**ACTION ITEM A**
Answer these questions about the pizza review:
(i) Which pizza chain did the writer refuse to order from again?
(ii) Why didn't the family go to Little Caesar's?
(iii) About how much did they spend on pizza at Moto?
**ACTION ITEM B**
Carry on with the pizza review from its last sentence.

**PROVIDED TEXT**
::::::
Hash S.
Yelp
Somewhere to the east, a city is trying.
Somewhere, places with names like Lovely's 50-50, Apizza Scholls, Ken's Artisan, Escape From New York, Scottie's, and Sizzle Pie--hell, even Hotlips and Atlas--prove that even a relative pizza wasteland like Oregon can make somewhat average to above-average pizza.
Somewhere, there's good pizza. That somewhere isn't Moto.
The family wanted to get something quick, and I outright refused another dough circle from Papa Murphy's (just cook the thing, willya?). Little Caesar's was backed up, so one of the nieces suggested this place. The result was just sad.
First, a $10 pizza is the cheapest you have here? Really? In Jersey that's still the going rate for a regular neighborhood pie. Second, what was this place? I don't mean when it was a Little Caesars: When it was built. I'm guessing there were car hops and doo-wop and greaseball burgers... and that nobody's done anything but put orange boards on the window since.
That's when I knew we were in for it. We ordered about $30 worth of "pizza" and brought it home. When we opened the boxes, I realized just how far supermarket frozen food aisles had advanced. You have to go pretty deep into a supermarket's generic brands to find one as lifeless and half-hearted as this. The oddly ketchupy sauce, the fatty "cheese," the cardboard crust. All the bad memories of '80s and '90s freezer pies came rushing back, and I didn't appreciate the PTSD.
::::::
**PROVIDED DATA**

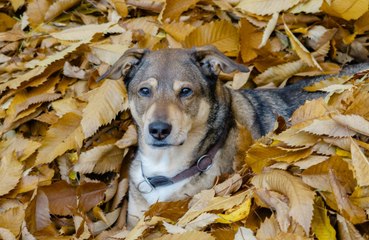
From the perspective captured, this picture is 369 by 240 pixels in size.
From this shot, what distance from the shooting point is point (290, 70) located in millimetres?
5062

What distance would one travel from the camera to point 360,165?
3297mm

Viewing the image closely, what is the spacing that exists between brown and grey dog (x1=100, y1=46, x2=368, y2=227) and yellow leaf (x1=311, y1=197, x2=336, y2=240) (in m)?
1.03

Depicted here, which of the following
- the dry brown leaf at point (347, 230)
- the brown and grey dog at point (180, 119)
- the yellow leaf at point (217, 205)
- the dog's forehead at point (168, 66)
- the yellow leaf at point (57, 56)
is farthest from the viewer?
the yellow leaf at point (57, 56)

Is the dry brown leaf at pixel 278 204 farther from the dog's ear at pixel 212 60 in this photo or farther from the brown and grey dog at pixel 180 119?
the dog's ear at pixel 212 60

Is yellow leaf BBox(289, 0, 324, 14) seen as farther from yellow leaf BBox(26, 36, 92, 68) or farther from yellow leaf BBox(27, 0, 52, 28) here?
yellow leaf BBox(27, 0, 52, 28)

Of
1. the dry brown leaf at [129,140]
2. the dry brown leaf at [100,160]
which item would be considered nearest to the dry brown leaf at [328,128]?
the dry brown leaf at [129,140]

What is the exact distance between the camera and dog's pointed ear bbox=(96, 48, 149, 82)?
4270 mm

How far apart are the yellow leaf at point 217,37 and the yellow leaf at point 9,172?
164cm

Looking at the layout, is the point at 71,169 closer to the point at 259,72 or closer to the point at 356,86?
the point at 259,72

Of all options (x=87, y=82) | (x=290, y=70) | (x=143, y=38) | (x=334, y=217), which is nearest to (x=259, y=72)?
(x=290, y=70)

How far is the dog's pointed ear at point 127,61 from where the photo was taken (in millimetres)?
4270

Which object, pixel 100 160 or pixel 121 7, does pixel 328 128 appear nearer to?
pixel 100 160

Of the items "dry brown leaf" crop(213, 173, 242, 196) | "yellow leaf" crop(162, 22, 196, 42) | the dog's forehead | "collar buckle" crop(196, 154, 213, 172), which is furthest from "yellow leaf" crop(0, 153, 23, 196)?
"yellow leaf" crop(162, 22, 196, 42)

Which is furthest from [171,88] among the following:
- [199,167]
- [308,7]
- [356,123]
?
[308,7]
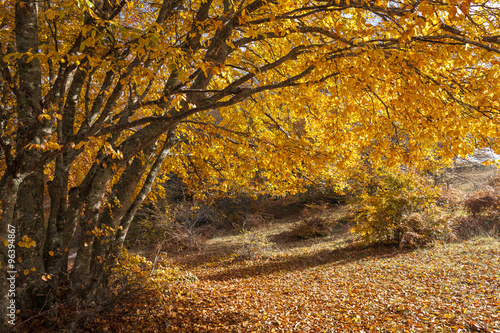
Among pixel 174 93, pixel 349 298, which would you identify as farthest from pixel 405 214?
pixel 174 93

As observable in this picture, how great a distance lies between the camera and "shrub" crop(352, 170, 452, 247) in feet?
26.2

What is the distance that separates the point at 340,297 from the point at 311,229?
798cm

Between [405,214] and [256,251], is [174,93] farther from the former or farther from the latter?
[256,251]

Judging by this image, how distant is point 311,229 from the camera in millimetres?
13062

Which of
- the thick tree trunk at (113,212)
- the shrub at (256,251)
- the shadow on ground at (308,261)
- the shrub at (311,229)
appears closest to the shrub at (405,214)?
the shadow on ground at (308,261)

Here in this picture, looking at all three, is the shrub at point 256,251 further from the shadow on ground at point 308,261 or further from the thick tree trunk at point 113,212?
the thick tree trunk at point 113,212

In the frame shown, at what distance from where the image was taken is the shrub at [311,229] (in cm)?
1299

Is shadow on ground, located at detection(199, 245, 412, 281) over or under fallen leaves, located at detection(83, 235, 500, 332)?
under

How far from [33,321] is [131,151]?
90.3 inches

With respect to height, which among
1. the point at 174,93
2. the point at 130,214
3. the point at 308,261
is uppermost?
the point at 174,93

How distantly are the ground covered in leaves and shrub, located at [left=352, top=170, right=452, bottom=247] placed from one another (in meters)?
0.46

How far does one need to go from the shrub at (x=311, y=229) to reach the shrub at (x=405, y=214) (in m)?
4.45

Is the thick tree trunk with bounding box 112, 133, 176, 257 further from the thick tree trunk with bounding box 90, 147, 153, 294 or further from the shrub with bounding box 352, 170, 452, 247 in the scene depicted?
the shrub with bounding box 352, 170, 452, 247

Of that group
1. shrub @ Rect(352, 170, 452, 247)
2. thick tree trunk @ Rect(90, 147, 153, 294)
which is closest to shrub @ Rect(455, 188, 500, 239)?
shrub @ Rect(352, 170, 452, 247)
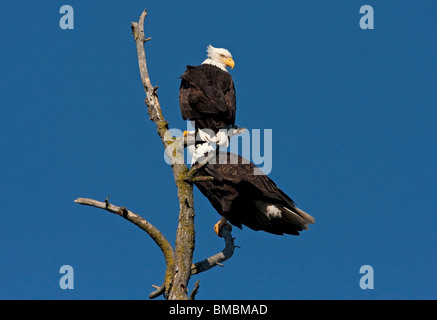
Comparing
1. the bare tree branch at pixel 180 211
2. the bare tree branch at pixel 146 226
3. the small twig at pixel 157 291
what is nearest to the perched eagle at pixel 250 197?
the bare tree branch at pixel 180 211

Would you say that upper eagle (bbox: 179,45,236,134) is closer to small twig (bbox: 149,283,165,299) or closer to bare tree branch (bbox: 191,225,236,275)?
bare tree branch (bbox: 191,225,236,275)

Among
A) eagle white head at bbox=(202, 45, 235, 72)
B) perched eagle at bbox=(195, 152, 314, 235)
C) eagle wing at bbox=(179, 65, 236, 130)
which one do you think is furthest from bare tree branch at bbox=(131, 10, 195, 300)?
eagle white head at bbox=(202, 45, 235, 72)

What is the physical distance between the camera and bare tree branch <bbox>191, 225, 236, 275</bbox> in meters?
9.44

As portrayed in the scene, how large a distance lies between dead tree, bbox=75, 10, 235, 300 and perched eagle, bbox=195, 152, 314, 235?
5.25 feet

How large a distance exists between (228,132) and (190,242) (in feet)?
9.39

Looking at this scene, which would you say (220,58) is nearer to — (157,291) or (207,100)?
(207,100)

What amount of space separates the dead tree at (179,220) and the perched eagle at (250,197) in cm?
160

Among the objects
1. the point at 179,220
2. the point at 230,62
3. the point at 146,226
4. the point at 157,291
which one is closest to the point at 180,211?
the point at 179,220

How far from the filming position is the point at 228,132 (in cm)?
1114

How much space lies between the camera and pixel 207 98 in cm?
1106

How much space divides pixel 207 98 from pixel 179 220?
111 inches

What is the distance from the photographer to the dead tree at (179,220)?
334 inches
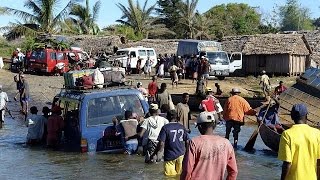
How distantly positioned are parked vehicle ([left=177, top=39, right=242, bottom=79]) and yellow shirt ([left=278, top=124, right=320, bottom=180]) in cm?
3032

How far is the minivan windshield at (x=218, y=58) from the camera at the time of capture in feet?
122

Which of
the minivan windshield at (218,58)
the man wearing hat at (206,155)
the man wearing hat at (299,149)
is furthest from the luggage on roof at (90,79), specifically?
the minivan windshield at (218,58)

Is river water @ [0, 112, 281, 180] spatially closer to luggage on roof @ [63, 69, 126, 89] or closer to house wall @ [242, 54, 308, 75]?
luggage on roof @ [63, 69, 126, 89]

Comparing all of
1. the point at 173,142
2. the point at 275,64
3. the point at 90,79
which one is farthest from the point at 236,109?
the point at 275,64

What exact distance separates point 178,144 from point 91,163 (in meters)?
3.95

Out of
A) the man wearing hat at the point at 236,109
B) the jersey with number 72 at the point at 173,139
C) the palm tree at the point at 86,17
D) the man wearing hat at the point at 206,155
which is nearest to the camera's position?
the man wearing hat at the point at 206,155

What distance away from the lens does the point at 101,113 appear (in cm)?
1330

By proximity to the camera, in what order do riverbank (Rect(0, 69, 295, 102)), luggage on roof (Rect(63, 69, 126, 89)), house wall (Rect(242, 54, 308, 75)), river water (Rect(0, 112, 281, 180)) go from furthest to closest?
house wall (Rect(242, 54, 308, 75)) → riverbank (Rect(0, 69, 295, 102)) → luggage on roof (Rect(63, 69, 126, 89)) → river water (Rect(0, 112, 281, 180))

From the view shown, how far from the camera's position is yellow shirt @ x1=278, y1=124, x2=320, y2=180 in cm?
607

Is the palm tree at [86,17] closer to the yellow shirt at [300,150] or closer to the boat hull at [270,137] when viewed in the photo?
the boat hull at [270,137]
::::::
**EXERCISE RESULT A**
(i) Papa Murphy's
(ii) It was backed up.
(iii) About $30

**EXERCISE RESULT B**
I can see how the Ochoa family built a mini restaurant empire right across the street. I can see how Peppers packed their place pre-Covid with this right outside the window. I can see why the parking lot in front of the cop shop is still seeking food carts.
Moto isn't a neighborhood pizza place: It's an exercise in just how far some people will let their standards slide for the sake of keeping the bill to $10. This place doesn't do pizza well, it doesn't understand a value proposition, and it doesn't seem to have any shortage of suckers looking for a taste of low expectations.
I think too much of myself and my family to ever darken this drive-thru again.